If there's nothing exceptionally new or exciting about Rodanthe, there's also nothing egregiously horrible about it, either. It harkens back to the heartstring pulling romances of yore (especially if they have a tragic undercurrent), things like An Affair to Remember or Love Story. If you're a fan of this kind of tried and true formula, you could probably do a lot worse than to spend one night in Nights in Rodanthe.
Rodanthe looks very nice indeed with a VC-1 2.40:1 transfer. Color is especially luminescent on this BD, with deep blues and purples and extremely strong and consistent black levels in the night scenes. The image is sharp and well defined. I have my suspicions that DNR may have been used--it's hard to spot grain anywhere in this film. That said, it's not so bad as to make everything look like smooth plastic--there's still a depth and dimensionality to everything. There are very occasional, fleeting artifacts to be seen, including some line shimmer and banding in the exterior shots, but they're extremely brief and not very distracting.
The DD 5.1 mix is fine for what it is, but it certainly is nowhere near BD reference quality. Some of that can be due to the effect that Rodanthe is, after all, mostly a "quiet" film with two people talking. But even the climactic hurricane scene is strangely devoid of real immersion, despite the rear channels finally kicking in for a moment or two. This is a pretty lackluster sound design, but what is there is rendered cleanly and clearly with no issues whatsoever. There are also French, Spanish and Portuguese 5.1 mixes available, as well as subtitles in all of the soundtrack languages.

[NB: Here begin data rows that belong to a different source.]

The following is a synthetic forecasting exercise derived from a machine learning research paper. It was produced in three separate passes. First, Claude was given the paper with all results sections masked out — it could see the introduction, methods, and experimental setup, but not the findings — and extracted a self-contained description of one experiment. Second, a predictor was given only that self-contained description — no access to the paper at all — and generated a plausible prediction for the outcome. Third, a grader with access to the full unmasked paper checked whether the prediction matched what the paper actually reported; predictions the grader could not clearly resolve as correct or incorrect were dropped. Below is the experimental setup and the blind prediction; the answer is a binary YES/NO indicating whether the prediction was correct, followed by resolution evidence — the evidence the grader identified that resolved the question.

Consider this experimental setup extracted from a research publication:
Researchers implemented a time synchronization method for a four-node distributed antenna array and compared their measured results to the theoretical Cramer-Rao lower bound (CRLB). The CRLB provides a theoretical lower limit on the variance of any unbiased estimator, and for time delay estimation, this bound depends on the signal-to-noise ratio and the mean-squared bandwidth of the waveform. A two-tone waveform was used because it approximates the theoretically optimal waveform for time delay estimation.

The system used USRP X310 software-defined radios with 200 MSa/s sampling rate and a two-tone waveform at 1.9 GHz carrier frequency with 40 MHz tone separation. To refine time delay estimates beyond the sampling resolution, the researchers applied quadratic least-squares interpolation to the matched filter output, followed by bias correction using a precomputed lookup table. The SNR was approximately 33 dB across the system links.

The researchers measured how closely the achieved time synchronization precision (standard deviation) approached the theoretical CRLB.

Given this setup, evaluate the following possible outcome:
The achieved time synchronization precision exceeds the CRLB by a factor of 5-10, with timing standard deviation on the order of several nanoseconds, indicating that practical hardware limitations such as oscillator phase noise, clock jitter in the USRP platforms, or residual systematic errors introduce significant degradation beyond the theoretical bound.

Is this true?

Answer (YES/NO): NO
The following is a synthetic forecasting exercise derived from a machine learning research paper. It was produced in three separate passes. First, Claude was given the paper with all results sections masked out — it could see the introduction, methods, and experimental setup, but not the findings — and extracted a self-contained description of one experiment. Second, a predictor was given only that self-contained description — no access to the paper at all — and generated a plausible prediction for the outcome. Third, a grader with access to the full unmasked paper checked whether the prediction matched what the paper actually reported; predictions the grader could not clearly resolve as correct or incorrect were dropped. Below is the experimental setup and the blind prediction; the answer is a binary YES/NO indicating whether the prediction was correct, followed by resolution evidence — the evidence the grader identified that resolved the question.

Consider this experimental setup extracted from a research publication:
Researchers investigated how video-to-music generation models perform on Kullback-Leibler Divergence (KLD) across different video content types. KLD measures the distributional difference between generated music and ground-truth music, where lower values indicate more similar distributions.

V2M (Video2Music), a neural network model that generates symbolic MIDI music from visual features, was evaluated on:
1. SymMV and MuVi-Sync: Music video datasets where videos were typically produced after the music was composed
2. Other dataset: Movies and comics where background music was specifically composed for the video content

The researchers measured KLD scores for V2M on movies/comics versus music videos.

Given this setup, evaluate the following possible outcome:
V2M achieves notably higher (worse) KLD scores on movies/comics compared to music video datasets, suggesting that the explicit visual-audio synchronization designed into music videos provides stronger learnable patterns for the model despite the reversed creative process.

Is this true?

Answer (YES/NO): NO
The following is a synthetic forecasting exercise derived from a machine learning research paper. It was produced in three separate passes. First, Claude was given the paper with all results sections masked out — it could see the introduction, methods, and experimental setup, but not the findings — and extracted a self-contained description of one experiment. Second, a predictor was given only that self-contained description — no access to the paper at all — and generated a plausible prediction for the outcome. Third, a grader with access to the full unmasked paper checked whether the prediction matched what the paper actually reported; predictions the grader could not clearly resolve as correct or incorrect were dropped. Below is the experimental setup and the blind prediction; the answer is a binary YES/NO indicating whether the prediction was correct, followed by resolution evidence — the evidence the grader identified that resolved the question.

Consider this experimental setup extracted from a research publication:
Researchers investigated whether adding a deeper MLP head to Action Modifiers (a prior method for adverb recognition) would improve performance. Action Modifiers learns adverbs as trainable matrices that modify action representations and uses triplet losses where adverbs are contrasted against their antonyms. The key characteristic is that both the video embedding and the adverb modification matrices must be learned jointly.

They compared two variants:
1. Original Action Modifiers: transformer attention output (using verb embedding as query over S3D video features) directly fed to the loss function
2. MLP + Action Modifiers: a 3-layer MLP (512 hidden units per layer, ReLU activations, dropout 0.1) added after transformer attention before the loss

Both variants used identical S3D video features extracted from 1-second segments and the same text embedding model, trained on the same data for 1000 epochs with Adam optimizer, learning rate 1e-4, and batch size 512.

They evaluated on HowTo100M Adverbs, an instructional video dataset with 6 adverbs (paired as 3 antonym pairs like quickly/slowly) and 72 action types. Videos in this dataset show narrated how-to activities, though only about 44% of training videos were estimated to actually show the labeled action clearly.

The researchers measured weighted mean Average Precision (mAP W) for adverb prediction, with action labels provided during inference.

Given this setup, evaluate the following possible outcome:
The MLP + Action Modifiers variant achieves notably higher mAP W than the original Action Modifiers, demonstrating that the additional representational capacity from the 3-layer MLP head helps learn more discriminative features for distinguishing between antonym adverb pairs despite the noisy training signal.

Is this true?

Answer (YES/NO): NO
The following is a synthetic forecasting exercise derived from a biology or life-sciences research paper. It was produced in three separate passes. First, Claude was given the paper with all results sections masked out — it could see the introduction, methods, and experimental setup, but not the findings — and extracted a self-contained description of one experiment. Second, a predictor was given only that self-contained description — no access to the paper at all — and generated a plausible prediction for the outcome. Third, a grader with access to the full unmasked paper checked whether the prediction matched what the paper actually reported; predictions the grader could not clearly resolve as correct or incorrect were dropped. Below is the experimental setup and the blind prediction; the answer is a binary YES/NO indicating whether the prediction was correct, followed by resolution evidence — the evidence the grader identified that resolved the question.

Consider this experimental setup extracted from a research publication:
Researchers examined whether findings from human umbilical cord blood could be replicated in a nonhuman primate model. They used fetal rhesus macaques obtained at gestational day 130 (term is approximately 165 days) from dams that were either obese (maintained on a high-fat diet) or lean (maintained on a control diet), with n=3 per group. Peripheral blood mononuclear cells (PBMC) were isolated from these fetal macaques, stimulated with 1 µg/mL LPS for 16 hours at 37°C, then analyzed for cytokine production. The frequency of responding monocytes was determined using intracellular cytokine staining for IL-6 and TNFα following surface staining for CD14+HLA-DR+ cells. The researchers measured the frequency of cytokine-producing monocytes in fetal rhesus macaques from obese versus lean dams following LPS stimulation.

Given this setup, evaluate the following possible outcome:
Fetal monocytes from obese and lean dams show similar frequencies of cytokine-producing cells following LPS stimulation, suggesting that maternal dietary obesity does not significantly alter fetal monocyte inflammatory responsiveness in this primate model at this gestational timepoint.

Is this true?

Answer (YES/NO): NO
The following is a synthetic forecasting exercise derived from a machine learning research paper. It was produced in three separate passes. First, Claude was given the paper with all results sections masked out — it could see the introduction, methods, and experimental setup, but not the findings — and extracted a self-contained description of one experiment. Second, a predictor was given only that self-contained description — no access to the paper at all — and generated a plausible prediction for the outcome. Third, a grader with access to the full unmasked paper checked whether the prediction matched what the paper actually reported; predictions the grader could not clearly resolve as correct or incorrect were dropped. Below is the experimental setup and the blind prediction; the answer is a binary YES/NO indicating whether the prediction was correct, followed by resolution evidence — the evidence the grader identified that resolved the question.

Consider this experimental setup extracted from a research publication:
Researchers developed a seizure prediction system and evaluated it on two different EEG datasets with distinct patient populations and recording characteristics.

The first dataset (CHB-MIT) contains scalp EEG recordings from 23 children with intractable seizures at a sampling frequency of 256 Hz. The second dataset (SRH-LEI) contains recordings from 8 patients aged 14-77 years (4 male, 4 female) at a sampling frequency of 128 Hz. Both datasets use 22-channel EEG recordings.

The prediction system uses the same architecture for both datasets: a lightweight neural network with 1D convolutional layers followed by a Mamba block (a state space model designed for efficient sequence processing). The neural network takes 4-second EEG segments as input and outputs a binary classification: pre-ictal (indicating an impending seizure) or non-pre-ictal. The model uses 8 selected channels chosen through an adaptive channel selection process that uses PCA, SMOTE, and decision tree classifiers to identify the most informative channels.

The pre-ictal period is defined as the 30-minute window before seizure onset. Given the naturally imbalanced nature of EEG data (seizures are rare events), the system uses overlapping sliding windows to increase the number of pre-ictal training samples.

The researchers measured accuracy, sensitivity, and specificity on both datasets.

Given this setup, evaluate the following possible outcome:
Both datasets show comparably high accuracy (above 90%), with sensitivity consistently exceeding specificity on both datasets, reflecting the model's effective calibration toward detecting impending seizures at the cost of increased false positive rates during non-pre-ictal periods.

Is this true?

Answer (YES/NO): YES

There are some very nice extras included on this BD, all in HD. First up is "The Nature of Love," a typical "behind the scenes" featurette that has the stars and director Wolfe waxing philosophical on the meaning of it all. It's hampered by the bizarre use of soundtrack music in the interview segments, which suddenly cuts out during actual snippets from the film--odd and disconcerting. "Lost in the Hurrican" is a catch-all title for several deleted scenes, all with director commentary. "In Rodanthe" offers Emmylou Harris talking about her contributions to the film as well as her career in general. "A Time for Love" documents novelist Nicholas Sparks, including his altruistic good works mentioned above. Finally there's a music video of Gavin Rossdale's "Love Remains the Same," a digital copy, and BD Live (which had no content other than the trailer when I checked).
It's probably suitable that this review is going up on Valentine's Day. This is a "chick flick" par excellence, with beautiful people falling in love and then experiencing profound tragedy. What more could you ask for? Well, maybe a surprise or two along the way. This BD looks great enough that anyone interested in seeing this once should Rent It.